Return To Office Is Not A Perk: Why Your Commute Policy Belongs In Your Total Rewards Strategy
- Jaye Johnson
- Dec 8
- 4 min read
Summary:
Return to office is not just a business decision. It is a Total Rewards decision that affects pay, time, and employee wellbeing. In this post, I break down why RTO often feels like a pay cut and how small employers can design commute conscious Total Rewards programs that employees can actually say yes to.

Return to office is a Total Rewards decision, not just a policy
When my LinkedIn post about returning to the office took off and crossed fifteen thousand impressions, the comments all pointed to one truth:
Most employees are not anti-work. They are tired of paying the price for decisions that ignore their time, their commute, and their lives outside the office.

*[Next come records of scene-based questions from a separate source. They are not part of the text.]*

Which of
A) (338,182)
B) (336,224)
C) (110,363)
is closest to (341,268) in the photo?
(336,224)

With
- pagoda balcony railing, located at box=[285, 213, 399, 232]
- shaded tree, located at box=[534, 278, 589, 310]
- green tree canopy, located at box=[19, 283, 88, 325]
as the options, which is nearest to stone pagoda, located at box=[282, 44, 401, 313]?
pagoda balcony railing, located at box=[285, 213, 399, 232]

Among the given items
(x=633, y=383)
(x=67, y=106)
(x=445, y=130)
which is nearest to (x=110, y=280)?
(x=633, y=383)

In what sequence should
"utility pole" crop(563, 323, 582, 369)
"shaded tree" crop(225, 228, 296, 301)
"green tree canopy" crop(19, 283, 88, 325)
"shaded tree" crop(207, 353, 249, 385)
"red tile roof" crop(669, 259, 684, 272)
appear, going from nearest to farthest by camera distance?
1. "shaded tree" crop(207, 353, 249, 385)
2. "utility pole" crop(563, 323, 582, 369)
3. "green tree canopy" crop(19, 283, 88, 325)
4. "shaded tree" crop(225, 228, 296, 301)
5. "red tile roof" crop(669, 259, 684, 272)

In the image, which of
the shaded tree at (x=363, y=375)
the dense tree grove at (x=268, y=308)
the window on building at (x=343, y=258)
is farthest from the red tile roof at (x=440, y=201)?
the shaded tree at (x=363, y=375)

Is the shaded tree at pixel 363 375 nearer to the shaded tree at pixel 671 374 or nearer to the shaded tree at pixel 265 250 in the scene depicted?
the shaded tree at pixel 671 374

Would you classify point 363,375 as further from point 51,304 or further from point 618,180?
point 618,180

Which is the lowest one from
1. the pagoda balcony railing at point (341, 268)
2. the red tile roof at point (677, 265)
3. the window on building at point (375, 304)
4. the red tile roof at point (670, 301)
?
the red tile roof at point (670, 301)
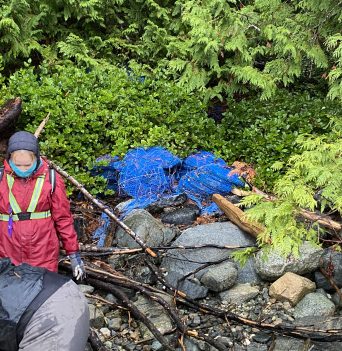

Return to office is not just a workplace trend. It is a Total Rewards decision. If you treat it like a business decision instead of a pay and benefits decision, your employees will feel the gap immediately.
In this post, I want to break down why return to office feels like a pay cut for so many employees, and how small employers can design commute conscious Total Rewards programs that actually work.
The reality: Returning to the Office (RTO) is happening in a very different environment
We are not going back to 2019. The landscape has changed.
Office occupancy has stabilized at a much lower level than before the pandemic. Many companies are still hybrid. At the same time, traffic is back, congestion is rising, and public transit patterns have shifted.
On top of that, more employers are tightening office mandates. Three or four days a week in office is becoming more common, even while employees say flexibility is the benefit they value most.
So when employers say “everyone back in three or four days” without adjusting anything else, employees are doing the math. And they do not like the answer.
Why return to office feels like a pay cut
From an employee’s perspective, an office mandate changes three core things: time cost, cash cost, and energy cost. When those costs go up and nothing else changes, RTO feels like a pay cut.
1. Time cost
Two extra office days can easily add four to six additional commute hours per week. That is half a workday of unpaid time, often pulled away from childcare, elder care, side income, or recovery time.
2. Cash cost
Gas, parking, public transit, tolls, eating lunch out, and work clothes all add up fast. For hourly and lower paid employees, the new commute cost can quietly wipe out a raise.
3. Energy cost
Commutes, crowded trains, traffic, and the mental shift from home to office all drain capacity. If the office experience is not clearly more productive or more supportive, employees feel like they are spending more to get less.
Add those three pieces together and offer no adjustment in pay, benefits, or flexibility, and your RTO policy effectively operates like a pay cut. You may not see it in your payroll data. You will see it in your turnover, engagement, and the quality of the candidates willing to accept your offers.
Five moves to make this quarter
If you are unsure where to start, here is a simple roadmap.
1. Quantify the commute
Ask employees how long their commute is, what it costs, and how many days they are currently in. You do not need exact receipts. You need a realistic picture of the burden your policy creates.
2. Clarify your office “why”
Here's a big one...If you cannot clearly articulate the business value of being in person, employees will assume the value is only for you, not for them. Tighten the story. Is it collaboration, training, customer work, culture building, or something else?
3. Align your pay philosophy with your location stance
If you expect in person presence, make sure your pay ranges and internal equity reflect that expectation, especially for lower paid roles and frontline teams.
4. Add at least one commute conscious benefit
Start small if you need to. A commuter stipend, a parking partnership, or one dedicated “meeting free” remote day can go a long way in how employees experience your policy.
5. Communicate RTO as part of Total Rewards, not a stand alone rule
When you roll out RTO updates, frame them with the full picture. Connect the policy to pay, benefits, flexibility, development, and wellbeing, not just badge swipes.
The bottom line
Return to office will keep evolving. Traffic will keep changing. Employees will keep weighing your asks against the real cost of saying yes.
You cannot control the highway, but you can control how your Total Rewards strategy responds to the world your employees are commuting through.
If you are a small employer trying to balance budget, equity, and retention, this is exactly where a thoughtful Total Rewards strategy pays off. My work at The Avoir Company focuses on helping small businesses design competitive, equitable, and scalable compensation and benefits programs that match the realities of today’s workforce.
Your RTO stance sends a loud message about what and who you value. Make sure the message matches the kind of team you are trying to keep.